Dendroclimatologia na Amazônia: sinais climáticos em cronologias de largura de anéis e δ¹⁸O em Cedrela odorata
Dendrocronologia, Proxies Climáticos, Mudanças Climáticas, Bacia Amazônica
A bacia amazônica é uma das regiões mais importantes para a regulação do clima regional e global. Nas últimas décadas, essa vasta região tem enfrentado eventos de extremos climáticos cada vez mais frequentes, com elevado impacto socioambiental. Entretanto, os dados que sustentam os estudos climáticos na Amazônia são relativamente recentes (< 100 anos) e apresentam baixa distribuição espacial, o que dificulta a quantificação da variabilidade climática natural e a avaliação dos efeitos antropogênicos. Diante desse cenário, o objetivo desta tese foi desenvolver cronologias centenárias de larguras de anéis de crescimento e de isótopos de oxigênio de Cedrela odorata ao longo da bacia amazônica, bem como avaliar suas relações com o clima. As cronologias foram desenvolvidas em quatro regiões da bacia amazônica, sendo três localizadas no setor leste e uma no sudoeste, incluindo três cronologias de larguras de anéis e uma cronologia de isótopos de oxigênio. A datação das séries foi realizada por meio de datação cruzada e validada com datação por radiocarbono. Apenas três cronologias foram validadas, sendo duas de larguras de anéis (FNA e RPU) e uma de isótopos de oxigênio (RPA). As cronologias FNA (1890–2021) e RPU (1921–2021) apresentaram coerência entre as amostras e validação por radiocarbono, porém não exibiram correlação climática consistente.
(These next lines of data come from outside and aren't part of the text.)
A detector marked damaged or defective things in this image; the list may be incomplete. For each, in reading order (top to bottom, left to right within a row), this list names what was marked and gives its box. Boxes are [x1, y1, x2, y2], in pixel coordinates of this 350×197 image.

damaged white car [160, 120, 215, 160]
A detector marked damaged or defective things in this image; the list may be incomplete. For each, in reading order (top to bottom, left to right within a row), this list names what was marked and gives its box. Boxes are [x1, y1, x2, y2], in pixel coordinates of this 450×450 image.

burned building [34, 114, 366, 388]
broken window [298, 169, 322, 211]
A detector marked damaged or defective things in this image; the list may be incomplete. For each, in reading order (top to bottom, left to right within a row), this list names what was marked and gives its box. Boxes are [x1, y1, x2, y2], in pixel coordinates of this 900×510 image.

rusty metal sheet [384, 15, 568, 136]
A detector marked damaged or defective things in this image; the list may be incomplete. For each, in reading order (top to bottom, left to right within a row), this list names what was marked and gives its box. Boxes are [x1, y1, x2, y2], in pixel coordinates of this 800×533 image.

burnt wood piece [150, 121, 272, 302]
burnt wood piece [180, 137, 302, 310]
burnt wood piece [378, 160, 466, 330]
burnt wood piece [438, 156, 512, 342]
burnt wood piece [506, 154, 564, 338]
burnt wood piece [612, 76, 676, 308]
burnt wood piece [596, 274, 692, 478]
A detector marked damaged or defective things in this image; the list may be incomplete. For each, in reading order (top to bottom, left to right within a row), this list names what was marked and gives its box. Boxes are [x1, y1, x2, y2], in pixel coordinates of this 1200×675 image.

Por outro lado, a cronologia RPA apresentou forte relação com o regime hídrico da região leste da Amazônia, permitindo a reconstrução da precipitação no período de 1885 a 2016. Os resultados indicam que as larguras de anéis apresentam menor sensibilidade climática em regiões tropicais e demandam estudos adicionais de cunho fisiológico, enquanto os isótopos de oxigênio se mostram uma abordagem mais promissora para estudos climáticos nos trópicos.